К тому же деньги подходили к концу. Сбережений у Аддарекха не было, не успел скопить, а расходы оказались немалыми. Нежданный источник заработка – уличные концерты Иоанна Фердинанда – полиция быстро прикрыла. Приехал в джипе сержант Трифонов и, в открытую причитая: «Когда ж вы уже уберетесь из Ебурга?» – прочел им лекцию о незаконной коммерческой деятельности. Большая часть того, что они насобирали, ушла на штраф.
Едва зайдя в номер, Иоанн Фердинанд закурил. То, что нельзя ходить по улицам с пахнущими дурью самокрутками, он уже усвоил. Жаловался на качество земной травы, хотя Аддарекх попробовал и особой разницы не нашел – так, нюансы.

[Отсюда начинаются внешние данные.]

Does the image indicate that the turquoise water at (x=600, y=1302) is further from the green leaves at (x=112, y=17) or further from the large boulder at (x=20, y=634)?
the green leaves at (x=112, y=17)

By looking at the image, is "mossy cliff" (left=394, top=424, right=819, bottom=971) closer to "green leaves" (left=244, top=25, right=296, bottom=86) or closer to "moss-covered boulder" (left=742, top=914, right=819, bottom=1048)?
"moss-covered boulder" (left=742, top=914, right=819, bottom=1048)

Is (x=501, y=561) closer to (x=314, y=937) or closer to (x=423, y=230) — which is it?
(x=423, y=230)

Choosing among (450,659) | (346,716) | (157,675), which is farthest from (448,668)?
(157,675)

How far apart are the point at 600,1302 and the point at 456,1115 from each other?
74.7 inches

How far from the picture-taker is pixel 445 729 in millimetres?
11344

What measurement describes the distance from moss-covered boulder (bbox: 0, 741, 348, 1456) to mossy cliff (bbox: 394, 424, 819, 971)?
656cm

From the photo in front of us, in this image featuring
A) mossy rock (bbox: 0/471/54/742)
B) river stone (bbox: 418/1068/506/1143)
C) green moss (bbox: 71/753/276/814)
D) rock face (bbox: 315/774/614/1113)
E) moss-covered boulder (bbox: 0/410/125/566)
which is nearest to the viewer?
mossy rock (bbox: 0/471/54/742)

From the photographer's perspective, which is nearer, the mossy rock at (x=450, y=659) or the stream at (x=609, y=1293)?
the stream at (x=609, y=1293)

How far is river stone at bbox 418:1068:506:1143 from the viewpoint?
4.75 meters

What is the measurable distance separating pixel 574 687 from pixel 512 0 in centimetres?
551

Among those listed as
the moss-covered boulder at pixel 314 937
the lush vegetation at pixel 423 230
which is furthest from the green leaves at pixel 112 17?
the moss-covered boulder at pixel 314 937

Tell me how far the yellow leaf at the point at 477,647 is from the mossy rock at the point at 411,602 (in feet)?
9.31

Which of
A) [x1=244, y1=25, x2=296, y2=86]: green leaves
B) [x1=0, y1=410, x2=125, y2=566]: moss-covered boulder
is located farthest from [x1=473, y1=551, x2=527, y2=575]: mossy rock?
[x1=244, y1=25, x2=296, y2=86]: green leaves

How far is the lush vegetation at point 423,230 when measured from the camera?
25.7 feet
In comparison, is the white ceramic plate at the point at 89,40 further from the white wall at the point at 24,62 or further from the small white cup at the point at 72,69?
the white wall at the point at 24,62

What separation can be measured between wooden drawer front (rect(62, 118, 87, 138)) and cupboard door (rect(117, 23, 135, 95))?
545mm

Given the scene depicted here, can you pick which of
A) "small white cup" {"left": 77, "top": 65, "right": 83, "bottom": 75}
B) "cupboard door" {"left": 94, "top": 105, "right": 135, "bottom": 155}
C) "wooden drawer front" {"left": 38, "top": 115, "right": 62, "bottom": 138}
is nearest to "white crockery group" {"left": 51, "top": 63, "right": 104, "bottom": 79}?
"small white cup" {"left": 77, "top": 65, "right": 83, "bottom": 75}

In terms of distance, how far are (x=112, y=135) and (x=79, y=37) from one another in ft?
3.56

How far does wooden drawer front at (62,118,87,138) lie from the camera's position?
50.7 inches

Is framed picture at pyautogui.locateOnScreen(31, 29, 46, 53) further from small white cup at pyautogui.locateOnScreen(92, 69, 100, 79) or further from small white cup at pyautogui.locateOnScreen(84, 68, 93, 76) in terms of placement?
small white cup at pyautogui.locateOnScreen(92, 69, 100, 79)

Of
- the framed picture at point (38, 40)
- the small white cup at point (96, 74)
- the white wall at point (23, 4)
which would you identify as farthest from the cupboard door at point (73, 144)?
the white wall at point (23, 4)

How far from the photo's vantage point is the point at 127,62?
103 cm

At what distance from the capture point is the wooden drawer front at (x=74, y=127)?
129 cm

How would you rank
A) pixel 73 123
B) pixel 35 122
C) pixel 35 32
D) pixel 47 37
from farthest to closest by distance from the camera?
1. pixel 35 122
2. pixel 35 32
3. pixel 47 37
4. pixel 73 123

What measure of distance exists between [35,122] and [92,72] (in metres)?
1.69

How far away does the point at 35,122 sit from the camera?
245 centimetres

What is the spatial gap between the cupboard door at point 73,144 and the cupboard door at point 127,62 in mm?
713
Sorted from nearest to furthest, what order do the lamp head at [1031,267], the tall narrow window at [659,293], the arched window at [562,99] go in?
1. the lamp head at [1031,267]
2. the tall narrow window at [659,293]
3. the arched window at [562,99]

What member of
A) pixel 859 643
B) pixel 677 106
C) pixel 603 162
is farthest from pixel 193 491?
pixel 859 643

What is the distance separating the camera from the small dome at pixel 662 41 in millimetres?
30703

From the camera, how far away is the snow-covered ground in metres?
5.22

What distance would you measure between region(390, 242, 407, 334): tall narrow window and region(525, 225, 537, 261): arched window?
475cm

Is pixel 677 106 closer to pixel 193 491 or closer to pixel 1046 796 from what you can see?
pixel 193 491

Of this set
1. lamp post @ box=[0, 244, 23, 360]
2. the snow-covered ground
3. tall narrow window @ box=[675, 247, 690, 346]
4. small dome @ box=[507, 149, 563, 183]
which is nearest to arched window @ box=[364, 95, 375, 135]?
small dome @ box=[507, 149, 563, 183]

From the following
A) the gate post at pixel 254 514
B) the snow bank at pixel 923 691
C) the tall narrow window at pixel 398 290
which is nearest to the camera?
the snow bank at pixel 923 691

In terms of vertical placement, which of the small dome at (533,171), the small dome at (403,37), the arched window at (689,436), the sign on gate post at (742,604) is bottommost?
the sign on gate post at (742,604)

Ну, да это понятно: на родине и деревья выше, и вода прозрачнее, зеленое зеленее, а красное краснее.
Аддарекх заварил чай. Не на чае же экономить! В последнее время он задумывался о том, как бы взять кредит. Но чтобы не разориться на процентах, требовалось предоставить справки о стабильном жалованье за год, а он всего ничего прослужил. Возьмет монету – отдать придется чуть ли не полторы. Не хотелось бы! Берешь чужие деньги, а отдавать-то свои придется.
Иоанн Фердинанд, скинув куртку и сапоги, взялся за гитару. Играл мересанец не хуже, чем управлял кораблем – заслушаешься. Он, похоже, сам удивлялся тому, что у него получается. Экспериментировал, менял настройки. Мрланк отнесся к мересанской музыке с одобрением.